MATERIALS PROVIDED ->
—————

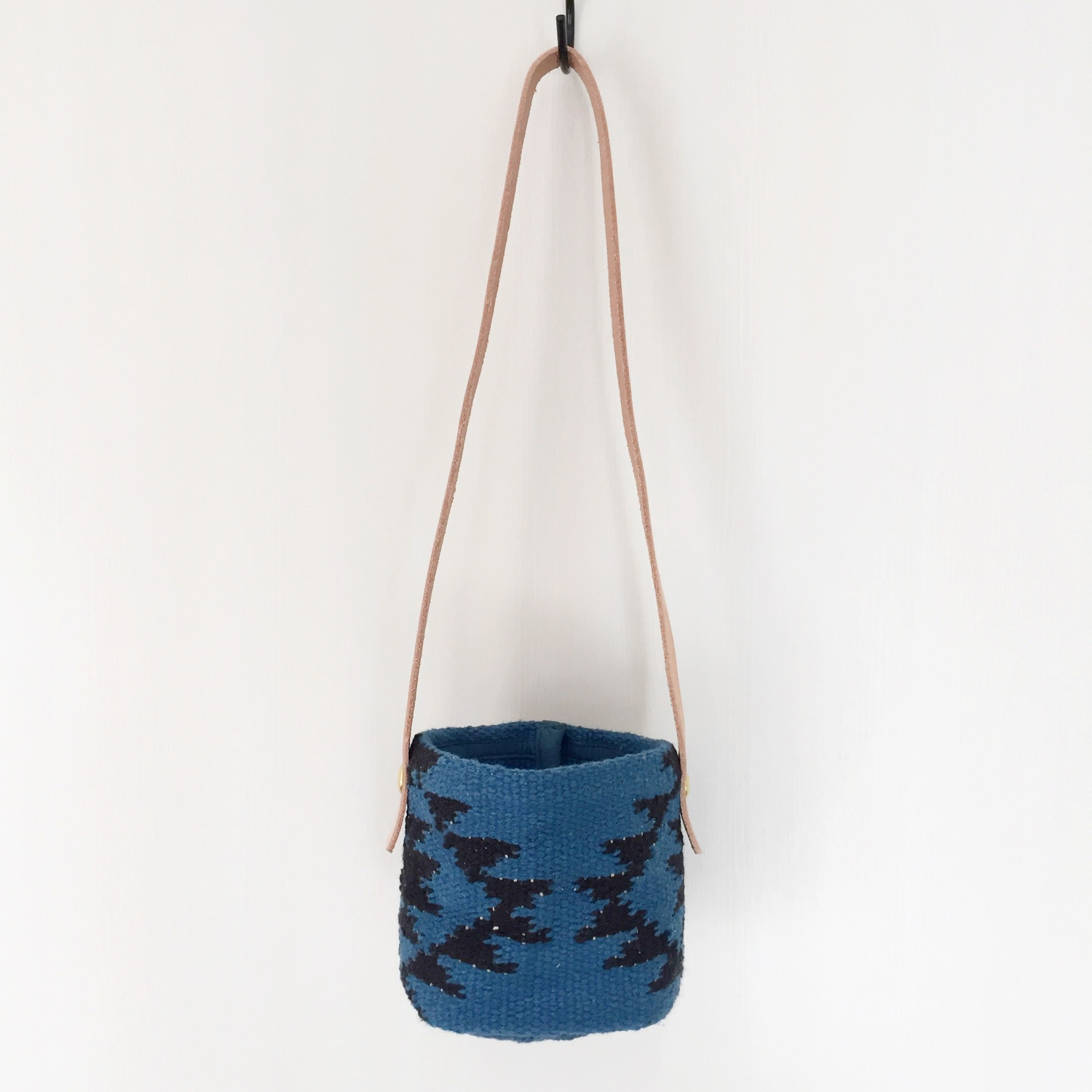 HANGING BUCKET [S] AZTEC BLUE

—————

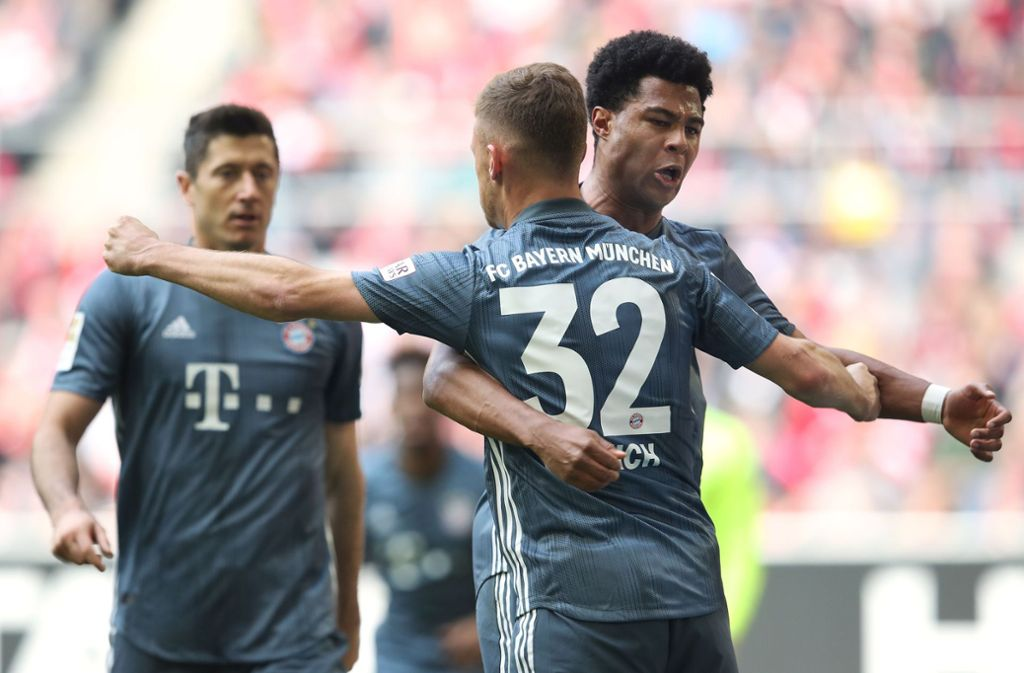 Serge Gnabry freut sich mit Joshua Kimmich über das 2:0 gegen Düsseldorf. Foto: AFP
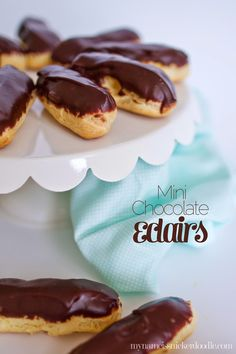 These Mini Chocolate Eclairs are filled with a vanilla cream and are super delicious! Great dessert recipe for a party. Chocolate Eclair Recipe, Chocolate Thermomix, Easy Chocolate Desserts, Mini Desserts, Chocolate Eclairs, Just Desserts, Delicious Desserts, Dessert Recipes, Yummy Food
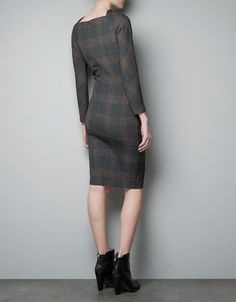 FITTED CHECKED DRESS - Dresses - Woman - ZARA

—————

WHAT IS NEEDED ->
The data above holds the lines to copy: start at the one with "Serge Gnabry freut", stop at the one with "FITTED CHECKED DRESS", include both, copy them exactly without pictures, and copy nothing else.

SOLUTION TO THIS TASK ->
 Serge Gnabry freut sich mit Joshua Kimmich über das 2:0 gegen Düsseldorf. Foto: AFP
 These Mini Chocolate Eclairs are filled with a vanilla cream and are super delicious! Great dessert recipe for a party. Chocolate Eclair Recipe, Chocolate Thermomix, Easy Chocolate Desserts, Mini Desserts, Chocolate Eclairs, Just Desserts, Delicious Desserts, Dessert Recipes, Yummy Food
 FITTED CHECKED DRESS - Dresses - Woman - ZARA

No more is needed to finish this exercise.